Voy a volverme loca si estas ansias intolerables no se detienen pronto.

Él me penetra más deprisa pero no con más fuerza, manteniendo el movimiento suave.

—¡Álex! Necesito...

El resto de mis palabras se pierden cuando me la mete hasta el fondo y me roba el aliento.

Su voz suena cargada de lujuria.

—Sé lo que necesitas.

Rodea mi cuerpo con la mano y agarra el extremo enjoyado del tapón, girándolo de izquierda a derecha mientras golpea mi sexo con empentones poco profundos. No hace falta más. Me rompo con un estremecimiento, apenas evitando soltar un grito. El alivio estalla por mi cuerpo como una tormenta violenta. Él me sigue un segundo después, su cuerpo se tensa y él se corre dentro de mí. En vez de salir después de vaciarse, me hace cabalgar las réplicas de mi orgasmo, prolongándolas aplicando con la palma de la mano presión en el juguete.

Nunca me había corrido así, ni con tanta fuerza y tampoco con solo este tipo de estimulación. Me derrumbo sobre su cuerpo, apoyo la frente en su hombro e inhalo el aroma masculino de su colonia. El conocido olor me ata a tierra tanto como sus fuertes manos en mi espalda.

—¿Cómo lo llevas? —murmura, y mordisquea el lóbulo de mi oreja.

—Mm. —No estoy segura de ser capaz de despegarme de él, y ni hablemos de ponerme en pie.

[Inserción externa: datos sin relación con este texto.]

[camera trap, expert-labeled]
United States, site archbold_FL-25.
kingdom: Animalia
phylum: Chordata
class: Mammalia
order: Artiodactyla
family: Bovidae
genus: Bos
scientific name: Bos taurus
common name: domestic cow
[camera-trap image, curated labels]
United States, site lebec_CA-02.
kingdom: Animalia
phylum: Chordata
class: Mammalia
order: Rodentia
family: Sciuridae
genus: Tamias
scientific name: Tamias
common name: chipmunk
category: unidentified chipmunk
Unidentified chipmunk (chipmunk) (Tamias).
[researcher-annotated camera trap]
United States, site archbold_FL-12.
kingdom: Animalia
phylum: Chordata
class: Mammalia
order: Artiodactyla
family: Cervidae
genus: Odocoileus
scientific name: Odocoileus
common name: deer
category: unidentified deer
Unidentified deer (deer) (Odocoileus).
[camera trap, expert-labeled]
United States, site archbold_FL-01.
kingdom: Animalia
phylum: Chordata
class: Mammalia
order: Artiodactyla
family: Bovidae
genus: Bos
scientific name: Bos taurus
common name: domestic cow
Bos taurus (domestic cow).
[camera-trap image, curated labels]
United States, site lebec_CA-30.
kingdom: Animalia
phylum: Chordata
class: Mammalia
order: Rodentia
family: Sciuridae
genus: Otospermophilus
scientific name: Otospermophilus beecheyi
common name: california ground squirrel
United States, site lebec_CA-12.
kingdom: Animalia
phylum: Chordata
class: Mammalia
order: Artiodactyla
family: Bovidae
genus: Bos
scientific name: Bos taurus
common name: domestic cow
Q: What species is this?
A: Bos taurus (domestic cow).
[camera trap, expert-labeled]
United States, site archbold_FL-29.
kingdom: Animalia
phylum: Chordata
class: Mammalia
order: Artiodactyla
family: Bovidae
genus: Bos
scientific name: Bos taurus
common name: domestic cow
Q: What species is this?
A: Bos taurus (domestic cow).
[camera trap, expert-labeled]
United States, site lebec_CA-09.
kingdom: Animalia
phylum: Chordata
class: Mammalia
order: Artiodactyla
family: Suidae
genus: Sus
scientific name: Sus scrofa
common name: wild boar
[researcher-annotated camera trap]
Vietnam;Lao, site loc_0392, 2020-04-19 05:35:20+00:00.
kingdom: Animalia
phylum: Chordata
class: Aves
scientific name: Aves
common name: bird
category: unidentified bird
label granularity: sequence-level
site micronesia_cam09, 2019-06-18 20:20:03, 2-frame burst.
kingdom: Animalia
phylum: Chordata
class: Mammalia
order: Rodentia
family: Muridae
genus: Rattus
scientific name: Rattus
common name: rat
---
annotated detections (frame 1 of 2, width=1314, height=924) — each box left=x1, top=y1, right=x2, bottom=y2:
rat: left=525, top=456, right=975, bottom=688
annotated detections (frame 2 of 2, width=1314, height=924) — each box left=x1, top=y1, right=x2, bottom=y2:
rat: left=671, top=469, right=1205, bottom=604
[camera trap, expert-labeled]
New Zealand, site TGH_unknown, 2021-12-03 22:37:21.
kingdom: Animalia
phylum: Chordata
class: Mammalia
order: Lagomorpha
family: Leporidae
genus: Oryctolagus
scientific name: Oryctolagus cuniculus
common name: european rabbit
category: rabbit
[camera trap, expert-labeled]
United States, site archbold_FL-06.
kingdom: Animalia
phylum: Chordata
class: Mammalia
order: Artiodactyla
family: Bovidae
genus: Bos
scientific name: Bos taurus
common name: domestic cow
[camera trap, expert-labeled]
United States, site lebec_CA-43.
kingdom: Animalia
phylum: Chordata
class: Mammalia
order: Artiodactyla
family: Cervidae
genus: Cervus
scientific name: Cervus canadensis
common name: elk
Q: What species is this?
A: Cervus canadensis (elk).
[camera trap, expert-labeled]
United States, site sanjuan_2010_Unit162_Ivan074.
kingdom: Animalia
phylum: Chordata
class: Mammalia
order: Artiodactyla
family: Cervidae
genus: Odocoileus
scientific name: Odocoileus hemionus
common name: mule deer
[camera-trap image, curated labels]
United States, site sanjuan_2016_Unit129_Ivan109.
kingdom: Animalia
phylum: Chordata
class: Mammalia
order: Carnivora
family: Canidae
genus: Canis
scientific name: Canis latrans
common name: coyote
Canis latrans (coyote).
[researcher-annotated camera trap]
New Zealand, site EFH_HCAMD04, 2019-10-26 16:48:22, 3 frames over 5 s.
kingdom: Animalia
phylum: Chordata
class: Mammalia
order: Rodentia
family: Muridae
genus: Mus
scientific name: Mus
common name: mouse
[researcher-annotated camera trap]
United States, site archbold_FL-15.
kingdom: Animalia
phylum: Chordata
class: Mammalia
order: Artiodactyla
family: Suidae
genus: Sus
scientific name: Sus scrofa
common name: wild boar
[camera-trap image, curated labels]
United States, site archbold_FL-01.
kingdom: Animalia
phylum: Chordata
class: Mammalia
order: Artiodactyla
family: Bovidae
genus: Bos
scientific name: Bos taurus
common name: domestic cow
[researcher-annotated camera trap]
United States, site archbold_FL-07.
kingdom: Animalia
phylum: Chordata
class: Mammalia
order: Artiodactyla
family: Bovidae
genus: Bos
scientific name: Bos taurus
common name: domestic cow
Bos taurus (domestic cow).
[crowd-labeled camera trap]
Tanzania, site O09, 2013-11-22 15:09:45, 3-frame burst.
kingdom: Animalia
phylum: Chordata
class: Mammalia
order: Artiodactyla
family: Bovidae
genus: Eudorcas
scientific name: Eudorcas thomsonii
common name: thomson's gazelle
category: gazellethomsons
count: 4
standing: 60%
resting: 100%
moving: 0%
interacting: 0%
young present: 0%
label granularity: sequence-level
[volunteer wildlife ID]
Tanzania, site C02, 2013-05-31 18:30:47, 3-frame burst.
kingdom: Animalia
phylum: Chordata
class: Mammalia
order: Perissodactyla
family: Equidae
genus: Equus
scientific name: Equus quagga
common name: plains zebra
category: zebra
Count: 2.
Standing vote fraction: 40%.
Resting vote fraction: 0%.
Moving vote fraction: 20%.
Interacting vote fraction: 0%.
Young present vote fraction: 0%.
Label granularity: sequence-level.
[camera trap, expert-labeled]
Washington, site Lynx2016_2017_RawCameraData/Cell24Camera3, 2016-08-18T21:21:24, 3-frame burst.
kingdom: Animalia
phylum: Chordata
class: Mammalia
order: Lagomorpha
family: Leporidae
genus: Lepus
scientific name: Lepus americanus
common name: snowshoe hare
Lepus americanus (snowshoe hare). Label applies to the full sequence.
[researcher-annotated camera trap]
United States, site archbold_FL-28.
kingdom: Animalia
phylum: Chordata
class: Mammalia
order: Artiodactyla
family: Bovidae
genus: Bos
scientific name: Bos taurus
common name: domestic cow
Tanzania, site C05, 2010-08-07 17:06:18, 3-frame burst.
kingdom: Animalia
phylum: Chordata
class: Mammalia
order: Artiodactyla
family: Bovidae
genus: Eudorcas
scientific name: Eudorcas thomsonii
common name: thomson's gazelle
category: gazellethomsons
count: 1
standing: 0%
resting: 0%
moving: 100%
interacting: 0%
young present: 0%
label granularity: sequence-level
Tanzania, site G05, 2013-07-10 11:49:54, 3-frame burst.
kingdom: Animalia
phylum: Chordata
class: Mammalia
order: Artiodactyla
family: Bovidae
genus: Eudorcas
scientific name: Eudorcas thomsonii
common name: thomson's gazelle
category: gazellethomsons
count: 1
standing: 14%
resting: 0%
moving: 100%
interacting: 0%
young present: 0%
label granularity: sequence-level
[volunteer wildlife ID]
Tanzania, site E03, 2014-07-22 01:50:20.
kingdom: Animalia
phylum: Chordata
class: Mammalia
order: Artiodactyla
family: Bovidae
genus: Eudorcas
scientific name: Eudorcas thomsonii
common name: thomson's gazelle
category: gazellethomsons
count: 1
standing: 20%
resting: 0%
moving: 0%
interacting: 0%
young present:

—Es hora de una actualización —dice con voz ronca—. Ya estás lista para llevar un tamaño más grande.

No tengo que preguntarle qué quiere decir.

—¿Silicona o cristal? —me pregunta, y cuando él me chupa el punto sensible de detrás de la oreja, se me pone la piel de gallina en el brazo.

—La silicona suena más suave. —Solo para provocarle, añado—: Me gusta el rojo.

Él suelta una risita.

—Un rubí entonces.

Me aparto, sorprendida.

—¿Un rubí?

Él me aparta el pelo de la frente.

—¿Qué es lo que esperabas, mi amor?

—¿Cristal? —pregunto frunciendo el ceño.

—Nah. —Menea la cabeza.

Abro la boca sin querer, asombrada.

—¿Quieres decir...?

—Un diamante, sí —dice él—. No creerías que iba a ponerte un vulgar cristal en el culo, ¿verdad?

Esas groseras palabras no suenan sexis, pero me caldean el vientre.

—Solo para que lo tengas claro —dice él, agarrando mi pelo en su puño con fuerza—. No tengo intención de salir por esa puerta en el futuro cercano, kiska.